Another initiative being developed is to introduce new courses to reflect the change in the way things are done in the building industry nowadays. There has been a big increase in specialist supply and install companies – for example, frame and truss, plasterboard fix and install etc.

“We’re seeing a lot more specialisation where a company focuses on just one part of the building process,” says Quinn, “so there is a need for courses to reflect this trend – shorter courses in specialist areas, which don’t require a full apprenticeship.

“Someone specialising in one discipline can go on from there and possibly do other modules in other specialist areas of building and construction, leading to becoming a fully qualified builder.

“We need to encourage shorter, more focused courses, which are currently not covered by the government’s fee scheme. We believe this would be a logical next step for the government’s initiative.

“For the industry to be able to respond to the current demand, and to reach the KiwiBuild target of 100,000 affordable new homes within 10 years, we are going to need more specialist skills.

“We’re doing a trial starting this year with six different trade specialist companies. It’s great for the companies and great for those who don't want to do the full-on apprenticeship thing, and in the meantime, it gets these young people on the ladder.”

Financial incentive for employers?

Small building companies and one-man bands don't tend to take on apprentices. But for six months in 2013, under the Government's 'reboot' scheme, that changed, as subsidies were handed out to employers and apprentices.

The scheme was aimed at improving numbers in the industry as the Christchurch re-build began, and to help cope with the Auckland housing crisis. Quinn and Florence believe a similar plan could be timely now.

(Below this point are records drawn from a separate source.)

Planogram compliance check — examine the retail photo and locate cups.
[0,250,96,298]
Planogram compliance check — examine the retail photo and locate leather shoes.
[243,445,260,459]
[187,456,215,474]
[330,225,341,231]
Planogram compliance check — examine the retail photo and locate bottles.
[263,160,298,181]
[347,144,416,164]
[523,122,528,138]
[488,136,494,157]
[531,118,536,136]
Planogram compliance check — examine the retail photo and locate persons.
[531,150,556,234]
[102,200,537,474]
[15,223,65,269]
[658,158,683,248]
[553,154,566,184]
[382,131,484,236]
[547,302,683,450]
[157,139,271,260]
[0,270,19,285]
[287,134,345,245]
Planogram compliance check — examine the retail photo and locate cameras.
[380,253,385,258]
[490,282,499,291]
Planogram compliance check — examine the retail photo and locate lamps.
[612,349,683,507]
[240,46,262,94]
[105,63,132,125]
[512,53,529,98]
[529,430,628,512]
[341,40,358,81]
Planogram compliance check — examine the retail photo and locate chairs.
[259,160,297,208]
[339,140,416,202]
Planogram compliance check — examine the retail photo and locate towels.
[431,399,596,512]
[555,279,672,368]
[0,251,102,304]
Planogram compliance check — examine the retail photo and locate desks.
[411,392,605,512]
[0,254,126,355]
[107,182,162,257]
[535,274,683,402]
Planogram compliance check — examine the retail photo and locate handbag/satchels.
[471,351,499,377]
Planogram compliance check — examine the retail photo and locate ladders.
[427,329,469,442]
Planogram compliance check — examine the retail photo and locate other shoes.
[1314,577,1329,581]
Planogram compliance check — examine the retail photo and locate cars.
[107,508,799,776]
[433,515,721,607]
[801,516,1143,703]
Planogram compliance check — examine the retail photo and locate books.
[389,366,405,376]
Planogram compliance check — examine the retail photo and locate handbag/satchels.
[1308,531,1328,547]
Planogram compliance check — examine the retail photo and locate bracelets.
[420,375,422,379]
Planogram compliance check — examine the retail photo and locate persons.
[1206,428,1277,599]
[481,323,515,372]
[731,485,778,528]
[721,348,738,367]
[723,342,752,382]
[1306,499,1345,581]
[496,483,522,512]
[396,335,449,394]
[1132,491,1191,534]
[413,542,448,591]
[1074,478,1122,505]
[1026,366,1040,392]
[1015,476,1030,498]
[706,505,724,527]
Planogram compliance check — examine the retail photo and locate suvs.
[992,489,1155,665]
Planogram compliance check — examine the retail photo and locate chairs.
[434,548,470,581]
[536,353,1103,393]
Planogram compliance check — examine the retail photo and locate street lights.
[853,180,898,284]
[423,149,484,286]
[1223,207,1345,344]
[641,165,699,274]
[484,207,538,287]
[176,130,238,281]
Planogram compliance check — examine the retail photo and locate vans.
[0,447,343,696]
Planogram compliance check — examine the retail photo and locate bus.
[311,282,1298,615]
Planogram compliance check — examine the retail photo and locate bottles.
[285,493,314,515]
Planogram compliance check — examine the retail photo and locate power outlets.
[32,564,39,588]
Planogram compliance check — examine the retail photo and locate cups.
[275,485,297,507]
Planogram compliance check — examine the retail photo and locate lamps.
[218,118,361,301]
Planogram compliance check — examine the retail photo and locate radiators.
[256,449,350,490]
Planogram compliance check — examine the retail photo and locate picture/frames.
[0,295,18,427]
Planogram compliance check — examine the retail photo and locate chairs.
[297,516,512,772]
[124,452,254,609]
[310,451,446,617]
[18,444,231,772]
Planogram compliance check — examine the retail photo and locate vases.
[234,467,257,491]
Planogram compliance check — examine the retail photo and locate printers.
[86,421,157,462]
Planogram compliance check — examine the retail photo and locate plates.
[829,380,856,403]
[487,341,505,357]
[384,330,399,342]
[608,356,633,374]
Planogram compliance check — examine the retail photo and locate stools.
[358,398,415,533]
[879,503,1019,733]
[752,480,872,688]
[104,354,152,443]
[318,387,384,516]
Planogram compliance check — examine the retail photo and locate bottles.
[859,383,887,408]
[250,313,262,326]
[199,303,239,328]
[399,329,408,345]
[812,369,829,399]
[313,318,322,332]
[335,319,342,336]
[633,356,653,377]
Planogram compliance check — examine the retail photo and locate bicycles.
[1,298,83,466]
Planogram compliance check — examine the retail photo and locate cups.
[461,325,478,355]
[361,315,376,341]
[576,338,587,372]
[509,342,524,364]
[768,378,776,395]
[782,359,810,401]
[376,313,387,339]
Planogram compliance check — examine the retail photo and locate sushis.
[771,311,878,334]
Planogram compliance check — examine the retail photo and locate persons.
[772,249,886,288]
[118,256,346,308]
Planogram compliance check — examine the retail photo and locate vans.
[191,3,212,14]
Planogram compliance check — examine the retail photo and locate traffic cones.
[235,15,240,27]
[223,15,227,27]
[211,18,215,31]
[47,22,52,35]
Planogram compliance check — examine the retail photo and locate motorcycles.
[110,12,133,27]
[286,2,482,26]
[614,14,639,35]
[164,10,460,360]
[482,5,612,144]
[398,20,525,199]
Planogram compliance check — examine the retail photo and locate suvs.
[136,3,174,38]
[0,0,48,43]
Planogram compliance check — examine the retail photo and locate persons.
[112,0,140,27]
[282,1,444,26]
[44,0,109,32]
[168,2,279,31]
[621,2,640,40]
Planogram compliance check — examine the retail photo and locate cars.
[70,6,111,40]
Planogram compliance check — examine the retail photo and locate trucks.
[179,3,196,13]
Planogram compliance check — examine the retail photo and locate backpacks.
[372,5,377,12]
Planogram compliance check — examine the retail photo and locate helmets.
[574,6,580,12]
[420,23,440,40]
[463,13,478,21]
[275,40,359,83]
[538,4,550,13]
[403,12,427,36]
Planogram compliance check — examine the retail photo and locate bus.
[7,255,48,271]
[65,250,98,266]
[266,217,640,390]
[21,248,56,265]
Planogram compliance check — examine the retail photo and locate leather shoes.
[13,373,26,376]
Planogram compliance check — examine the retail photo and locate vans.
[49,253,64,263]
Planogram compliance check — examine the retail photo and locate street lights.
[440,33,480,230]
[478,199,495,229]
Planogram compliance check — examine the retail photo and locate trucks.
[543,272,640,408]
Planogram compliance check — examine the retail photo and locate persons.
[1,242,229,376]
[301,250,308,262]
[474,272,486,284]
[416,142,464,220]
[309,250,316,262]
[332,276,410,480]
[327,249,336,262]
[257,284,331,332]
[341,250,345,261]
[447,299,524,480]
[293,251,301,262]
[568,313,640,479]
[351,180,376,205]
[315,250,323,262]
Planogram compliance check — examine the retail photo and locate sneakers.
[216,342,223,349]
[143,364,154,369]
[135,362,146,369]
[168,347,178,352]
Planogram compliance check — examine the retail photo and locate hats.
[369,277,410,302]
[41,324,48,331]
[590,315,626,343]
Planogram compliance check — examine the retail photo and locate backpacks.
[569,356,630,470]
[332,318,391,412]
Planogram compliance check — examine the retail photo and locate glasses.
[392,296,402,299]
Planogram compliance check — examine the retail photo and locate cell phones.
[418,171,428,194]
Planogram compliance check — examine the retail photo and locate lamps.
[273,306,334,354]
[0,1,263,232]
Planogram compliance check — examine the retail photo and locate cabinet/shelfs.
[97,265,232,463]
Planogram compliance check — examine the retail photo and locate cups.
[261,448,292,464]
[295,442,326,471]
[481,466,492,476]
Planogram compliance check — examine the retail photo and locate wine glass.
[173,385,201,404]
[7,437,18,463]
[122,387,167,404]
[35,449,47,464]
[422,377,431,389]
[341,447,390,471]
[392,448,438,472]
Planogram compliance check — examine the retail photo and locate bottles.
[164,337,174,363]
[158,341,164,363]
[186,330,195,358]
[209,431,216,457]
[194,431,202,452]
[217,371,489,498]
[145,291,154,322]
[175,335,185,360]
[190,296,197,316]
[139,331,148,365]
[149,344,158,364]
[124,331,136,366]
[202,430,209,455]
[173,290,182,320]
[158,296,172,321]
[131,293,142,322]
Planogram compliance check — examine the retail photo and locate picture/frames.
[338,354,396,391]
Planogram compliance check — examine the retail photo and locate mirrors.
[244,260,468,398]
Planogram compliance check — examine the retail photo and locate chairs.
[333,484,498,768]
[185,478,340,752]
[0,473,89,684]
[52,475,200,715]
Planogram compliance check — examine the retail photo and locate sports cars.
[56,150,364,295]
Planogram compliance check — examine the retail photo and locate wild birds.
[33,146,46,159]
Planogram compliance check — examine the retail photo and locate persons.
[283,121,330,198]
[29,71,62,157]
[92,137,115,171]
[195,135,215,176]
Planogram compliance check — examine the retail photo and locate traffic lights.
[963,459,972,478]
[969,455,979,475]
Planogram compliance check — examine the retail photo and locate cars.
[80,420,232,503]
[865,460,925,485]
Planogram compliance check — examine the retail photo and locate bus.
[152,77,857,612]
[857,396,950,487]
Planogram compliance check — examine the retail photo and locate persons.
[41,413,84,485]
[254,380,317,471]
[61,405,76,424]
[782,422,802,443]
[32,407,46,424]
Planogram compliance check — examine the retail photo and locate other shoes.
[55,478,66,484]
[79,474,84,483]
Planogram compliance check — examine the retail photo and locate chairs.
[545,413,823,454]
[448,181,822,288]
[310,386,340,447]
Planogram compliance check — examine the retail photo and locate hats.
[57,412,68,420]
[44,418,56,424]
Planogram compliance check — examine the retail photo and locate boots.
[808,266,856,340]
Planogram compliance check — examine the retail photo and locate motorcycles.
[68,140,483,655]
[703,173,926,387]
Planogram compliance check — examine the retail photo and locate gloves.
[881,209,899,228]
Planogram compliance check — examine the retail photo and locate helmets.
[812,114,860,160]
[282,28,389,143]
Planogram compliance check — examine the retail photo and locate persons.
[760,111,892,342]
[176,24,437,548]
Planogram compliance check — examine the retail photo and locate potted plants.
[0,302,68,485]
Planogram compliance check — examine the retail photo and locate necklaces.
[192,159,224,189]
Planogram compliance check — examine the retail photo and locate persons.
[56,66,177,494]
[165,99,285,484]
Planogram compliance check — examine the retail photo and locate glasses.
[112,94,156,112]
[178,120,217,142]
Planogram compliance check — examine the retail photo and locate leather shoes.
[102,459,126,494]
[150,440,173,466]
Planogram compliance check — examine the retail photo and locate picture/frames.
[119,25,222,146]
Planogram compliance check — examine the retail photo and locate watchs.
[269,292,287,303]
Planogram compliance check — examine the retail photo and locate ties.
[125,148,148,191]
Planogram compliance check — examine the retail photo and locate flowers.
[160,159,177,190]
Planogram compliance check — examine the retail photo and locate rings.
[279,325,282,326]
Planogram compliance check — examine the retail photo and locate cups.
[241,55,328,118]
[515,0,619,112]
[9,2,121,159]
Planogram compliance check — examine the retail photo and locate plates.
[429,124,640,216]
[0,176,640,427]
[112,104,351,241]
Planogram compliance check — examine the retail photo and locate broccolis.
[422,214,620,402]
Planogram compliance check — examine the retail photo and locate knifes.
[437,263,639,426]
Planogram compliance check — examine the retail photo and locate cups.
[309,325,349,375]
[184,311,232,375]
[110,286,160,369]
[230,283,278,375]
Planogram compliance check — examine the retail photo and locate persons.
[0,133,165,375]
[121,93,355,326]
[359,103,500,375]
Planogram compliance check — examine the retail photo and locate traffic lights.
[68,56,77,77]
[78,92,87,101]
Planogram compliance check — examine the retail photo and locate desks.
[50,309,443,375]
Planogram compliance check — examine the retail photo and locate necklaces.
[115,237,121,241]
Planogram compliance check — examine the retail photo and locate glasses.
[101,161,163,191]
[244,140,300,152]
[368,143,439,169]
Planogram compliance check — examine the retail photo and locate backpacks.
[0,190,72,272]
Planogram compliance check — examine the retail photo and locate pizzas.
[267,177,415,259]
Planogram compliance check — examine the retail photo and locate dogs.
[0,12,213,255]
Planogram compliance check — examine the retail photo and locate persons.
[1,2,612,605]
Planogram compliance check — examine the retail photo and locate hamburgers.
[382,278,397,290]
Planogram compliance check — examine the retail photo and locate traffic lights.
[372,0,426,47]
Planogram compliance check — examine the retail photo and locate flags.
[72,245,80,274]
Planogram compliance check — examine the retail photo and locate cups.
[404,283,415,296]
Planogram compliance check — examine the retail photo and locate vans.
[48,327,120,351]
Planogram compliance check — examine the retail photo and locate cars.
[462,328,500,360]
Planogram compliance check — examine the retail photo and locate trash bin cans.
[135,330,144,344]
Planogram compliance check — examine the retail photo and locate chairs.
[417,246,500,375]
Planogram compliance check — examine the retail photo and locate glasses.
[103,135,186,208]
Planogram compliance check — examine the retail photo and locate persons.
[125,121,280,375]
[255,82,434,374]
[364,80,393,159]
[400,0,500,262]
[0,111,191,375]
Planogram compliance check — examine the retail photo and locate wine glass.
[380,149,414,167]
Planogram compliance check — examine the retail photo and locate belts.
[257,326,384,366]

In the last 12 months, the demand by builders for apprentices and the number of people seeking apprenticeships is pretty well matched, although currently, there are “more builders looking for apprentices than the other way round,” according to Florence.

“A scheme like 'reboot' could be good. But I think if central government wants to support the industry, a better option would be a commitment to supporting the employers in the downturns so they have the confidence to take on an apprentice even if the building industry takes a dip in their area.

“We know that future activity is going to be high for many years to come, but much stronger in the north than in the south. So some kind of support for those in the south, in certain areas, could be worth looking at.”

Not enough Kiwis

Another contributing factor to the critical shortage of apprentice tradespeople is the fact that fifteen years ago, New Zealand had a very low number of births and consequently, there are fewer school leavers coming through the system.

Around 65,000 workers are needed in construction in the next five years, and growth forecasts for qualified tradespeople in New Zealand in the same timeframe is about half that number. So even if we can ramp up the number of builders taking on apprentices, there will still be a shortfall. 

As happened in the Christchurch rebuild, the gap was filled by overseas tradespeople, but with pending immigration cuts, building industry productivity could be disadvantaged.

“I think the Immigration policy will have an effect, absolutely, but I’ve heard Minister Twyford already talking about potentially exempting construction from the immigration targets by bringing in KiwiBuild apprentices or KiwiBuild immigrants", says Florence.

“Labour has said that the KiwiBuild programme would be implemented in conjunction with a KiwiBuild Visa to address current skills shortages in the sector. But the KiwiBuild visa scheme is limited to between 1,000 and 1,500 at a given a time. So it looks like there will be a significant shortfall.

“I think the government today is realising that if they want to cut immigration targets it’s going to affect their ability to meet their building targets. They’ve made some pretty bold promises.”